> **Work request 1**:
Copy the pruning excerpt again, everything from "# Steps per" down to "the target sparsity.", swapping out "aggressively" for "abruptly".
> **Work request 2**:
Answer these questions from the pruning excerpt:
(a) How many epochs are set for training?
(b) What value is assigned to final_sparsity?
(c) What learning rate is given to the Adam optimizer?

> **Excerpt**:
========================================================================
For this laboratory, we will work with the MNIST dataset of handwritten digits, which is commonly used for image classification tasks.

In [None]:
# Load the MNIST dataset, split into training and testing sets (data and labels)
(x_train, y_train), (x_test, y_test) = mnist.load_data()

# Normalize pixel values to the range [0, 1]
x_train_norm = x_train / 255.0
x_test_norm = x_test / 255.0


In [None]:
# Number of classes in the dataset
n_classes = 10

# One-hot encode the class labels
y_train = to_categorical(y_train, num_classes=n_classes)
y_test = to_categorical(y_test, num_classes=n_classes)


## Compression Techniques

### Pruning

Pruning is a technique used to reduce the size and complexity of a deep learning model by removing unnecessary weights or neurons. Its main goal is to improve model efficiency by reducing memory usage and accelerating inference, while maintaining performance as much as possible.


In [None]:
import math



epochs = 16
batch = 64
val_split = 0.2

# Number of training samples after validation split
n_train_samples = int(x_train.shape[0] * (1 - val_split))

# Steps per epoch
steps_per_epoch = math.ceil(n_train_samples / batch)

# Total number of pruning steps
# If end_step is too small, pruning happens too aggressively and may degrade accuracy. If it is too large, the model may not reach the target sparsity.
end_step = epochs * steps_per_epoch

final_sparsity = 0.3

# begin_step = 0
# → Pruning starts from the beginning of training

# end_step = epochs × steps_per_epoch
# → The model reaches the target sparsity at the end of training

# final_sparsity = 0.3
# → 30% of the model weights will be zero


pruning_params = {
    'pruning_schedule': tfmot.sparsity.keras.PolynomialDecay(
        initial_sparsity=0.0,
        final_sparsity=final_sparsity,
        begin_step=0,
        end_step=end_step
    )
}


In [None]:
# Apply magnitude-based pruning to the original model
modelP = tfmot.sparsity.keras.prune_low_magnitude(model, **pruning_params)

# Training configuration
lr = 0.001
loss = 'categorical_crossentropy'
op = Adam(learning_rate=lr)
metrics = ['accuracy']

# Compile the pruned model
modelP.compile(
    optimizer=op,
    loss=loss,
    metrics=metrics
)


In [None]:
# Train the pruned model
historyP = modelP.fit(
    x_train_norm,
    y_train,
    validation_split=val_split,
    epochs=epochs,
    batch_size=batch,
    callbacks=[tfmot.sparsity.keras.UpdatePruningStep()],  # Required to update pruning step during training
    verbose=1
)


In [None]:
# Plot accuracy over epochs for the pruned model
plt.figure(figsize=(10, 3))

plt.plot(historyP.history['accuracy'], label='Train Accuracy')
plt.plot(historyP.history['val_accuracy'], label='Validation Accuracy')

plt.xlabel('Epochs')
plt.ylabel('Accuracy')
plt.legend()
plt.show()


#### Metrics

In [None]:
# Perform inference on the test set using the pruned model
y_pred_probs = modelP.predict(x_test_norm)

# Convert predicted probabilities to class indices
y_pred = np.argmax(y_pred_probs, axis=1)

# Since y_test is one-hot encoded, convert it back to class indices
y_true = np.argmax(y_test, axis=1)

# Compute the confusion matrix
cm = confusion_matrix(y_true, y_pred)

# Display the confusion matrix
disp = ConfusionMatrixDisplay(confusion_matrix=cm)
========================================================================
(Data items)
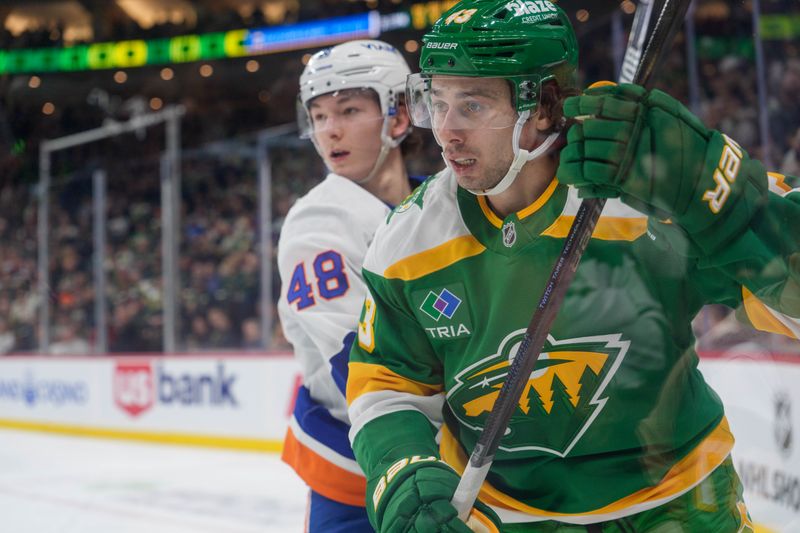Jan 10, 2026; Saint Paul, Minnesota, USA; Minnesota Wild defenseman Quinn Hughes (43) skates by the check of New York Islanders defenseman Matthew Schaefer (48) in the second period at Grand Casino Arena. Mandatory Credit: Matt Blewett-Imagn Images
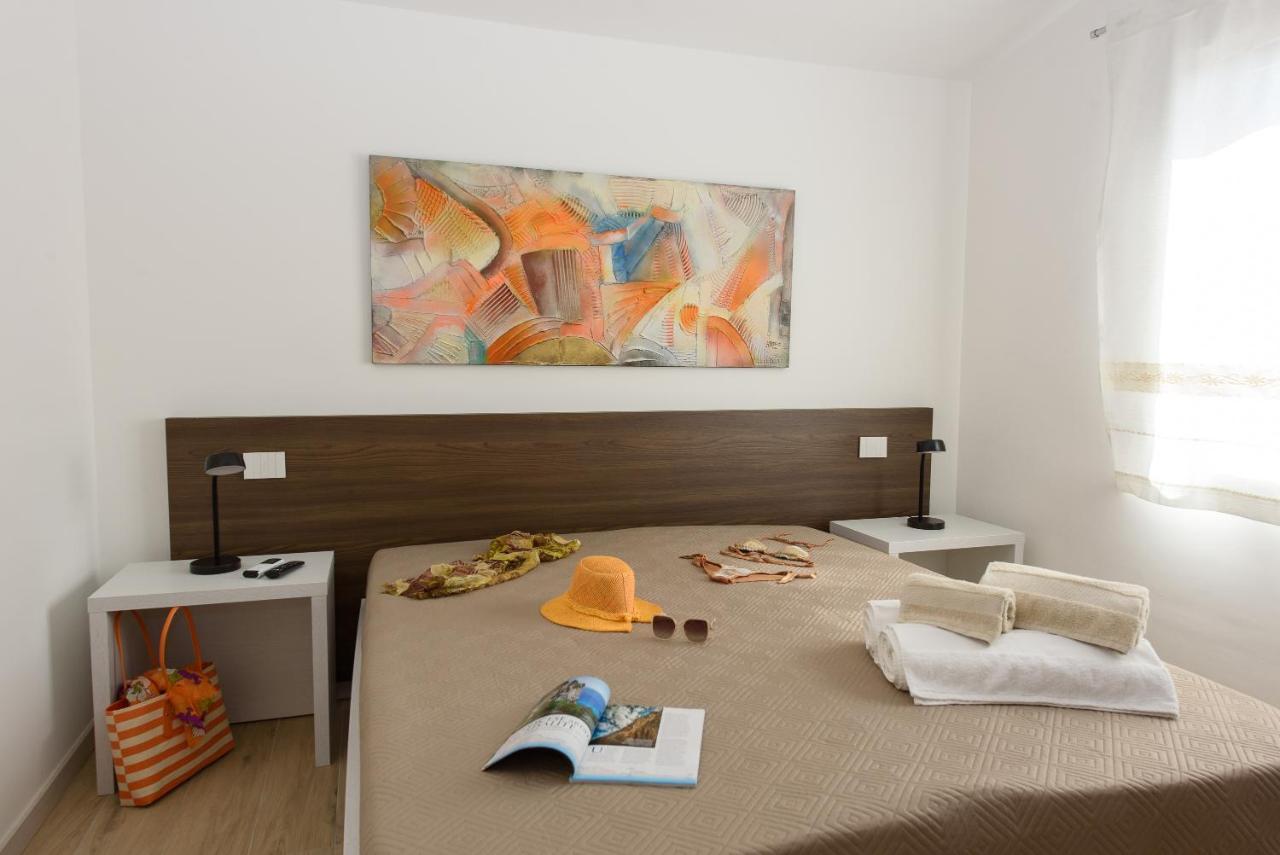 Апартаменты Loft Lungomare Vista Mare E Monti Арбатакс Экстерьер фото
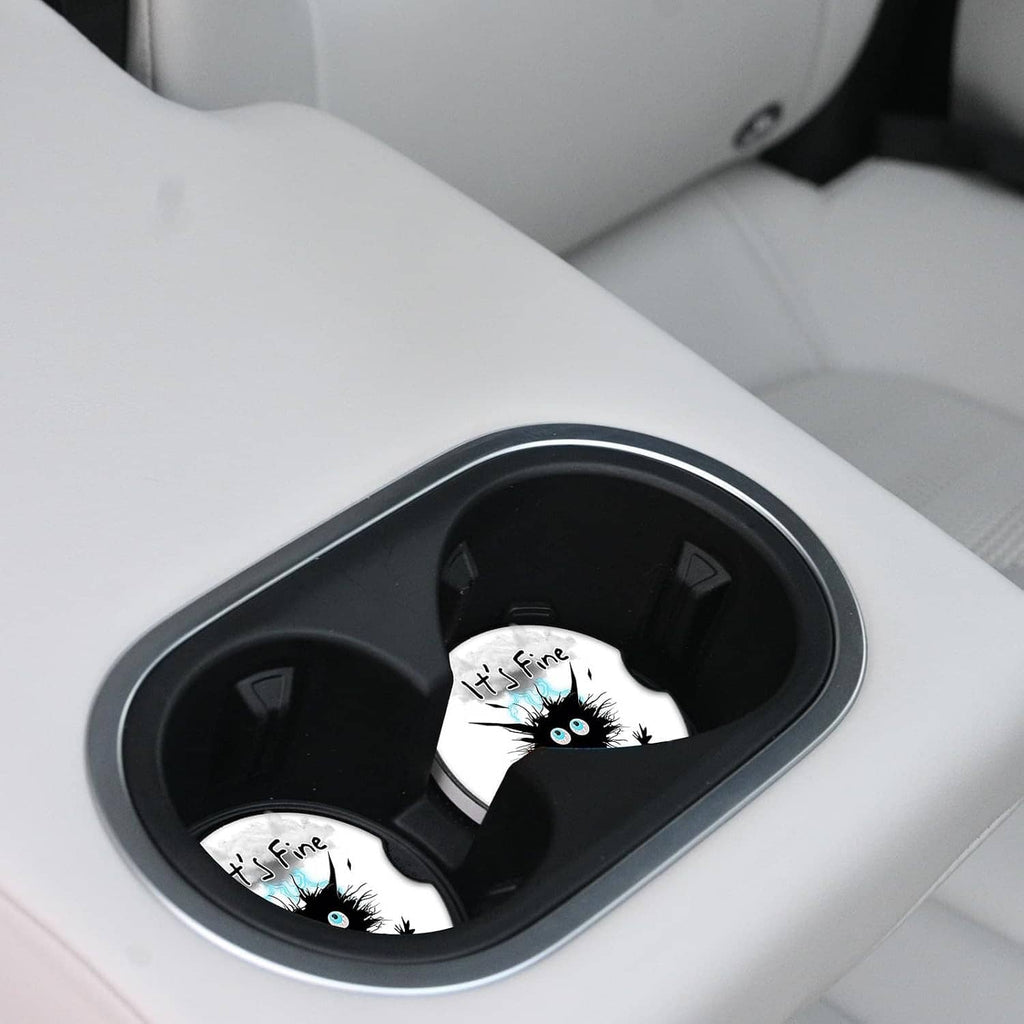 Black cat ceramic coaster pair in car cupholder with dark insert surrounds
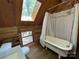 Bathroom features a clawfoot tub, skylight and rustic wood-paneled walls at 5109 Walnut Grove Ln, Charlotte, NC 28227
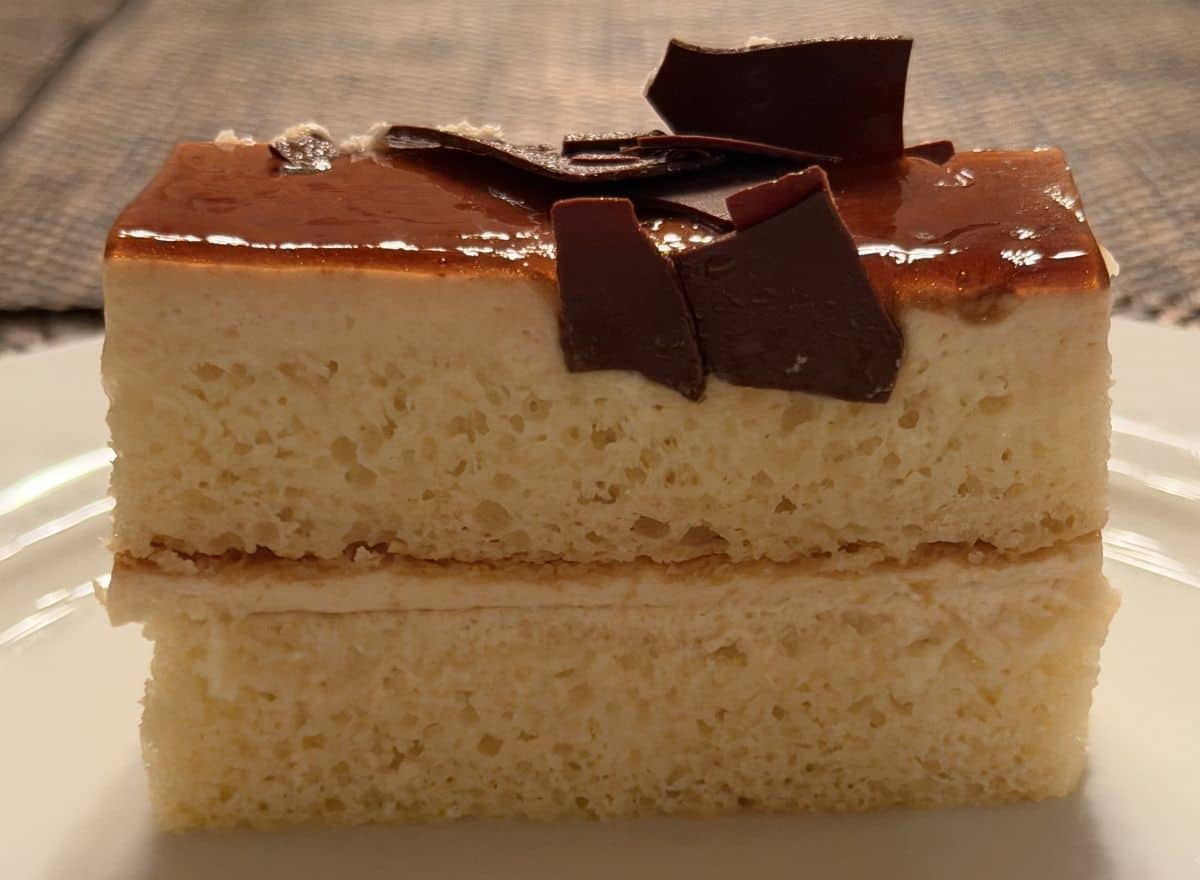 Closeup image of one slice of cake standing on a white plate so all the layers are visible.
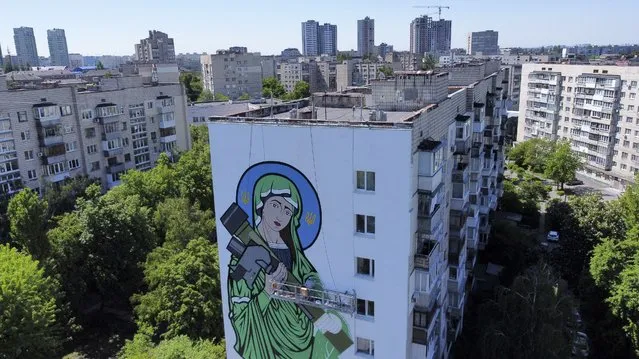A worker paints a “Saint Javelin”, a Virgin Mary holding an American-made anti-tank missile, in Kyiv, Ukraine, Tuesday, May 24, 2022. No matter where they live, the 3-month-old war never seems to be far away for Ukrainians. Those in towns and villages near the front lines hide in basements from constant shelling, struggling to survive with no electricity or gas — and often no running water. But even in regions out of the range of the heavy guns, frequent air raid sirens wail as a constant reminder that a Russian missile can strike at any time — even for those walking their dogs, riding their bicycles and taking their children to parks in cities like Kyiv, Kharkiv, Odesa and Lviv. (Photo by Natacha Pisarenko/AP Photo)
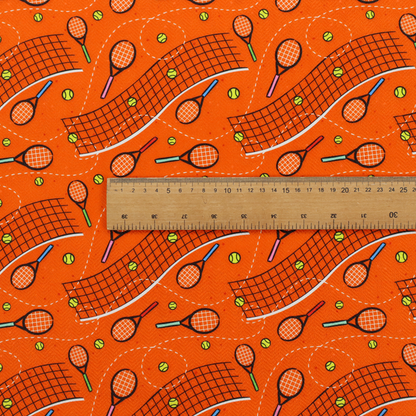 a vibrant burnt orange fabric featuring a dynamic, repeating tennis-themed pattern.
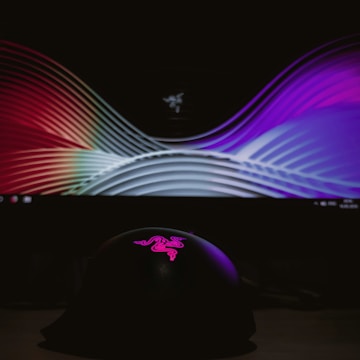 A curved display screen shows a colorful, abstract pattern with smooth wave-like lines. In front, a dark object with a pink, illuminated logo on top is visible, set against a dim background.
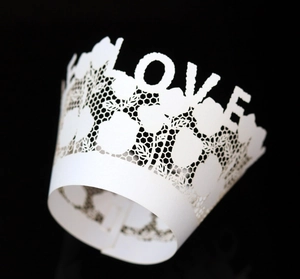 Detail of white laser-cut lace cupcake wrapper with LOVE lettering and honeycomb pattern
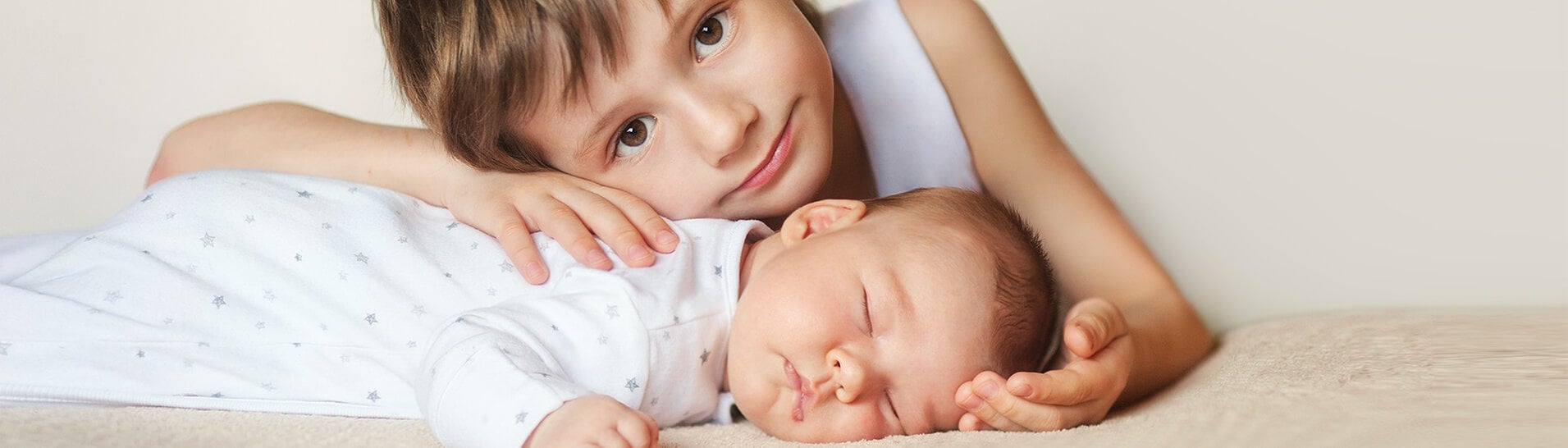 Älterer Bruder umarmt neugeborenes Baby (Foto: Adobe Stock / nfbiruza)
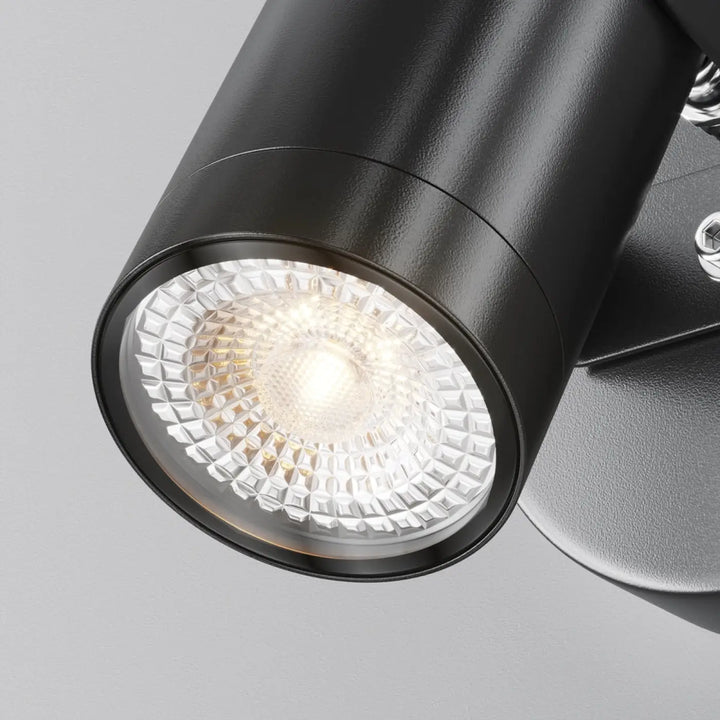 Applique extérieure scope projecteur orientable en acier noir avec finition texturée et lentille facettée claire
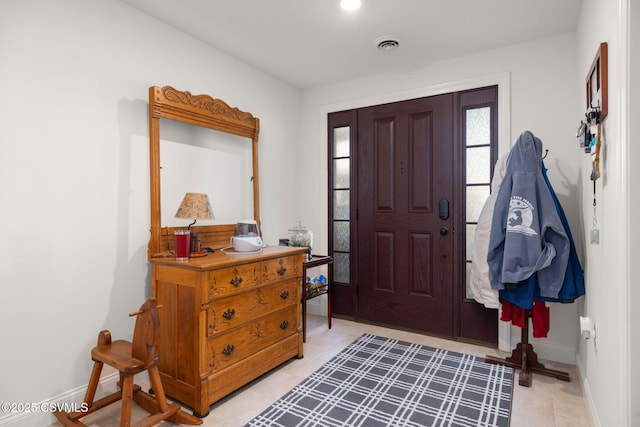 entryway featuring light tile patterned floors, visible vents, and baseboards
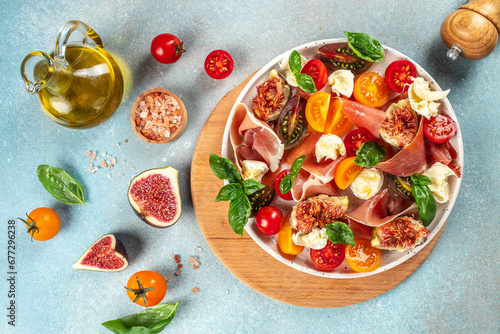 Fresh Salad with mozzarella, figs, prosciutto, fresh basil leaves and tomato on a light background top view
========================================================================
> **Task response 1**:
# Steps per epoch
steps_per_epoch = math.ceil(n_train_samples / batch)

# Total number of pruning steps
# If end_step is too small, pruning happens too abruptly and may degrade accuracy. If it is too large, the model may not reach the target sparsity.

> **Task response 2**:
(a) 16
(b) 0.3
(c) 0.001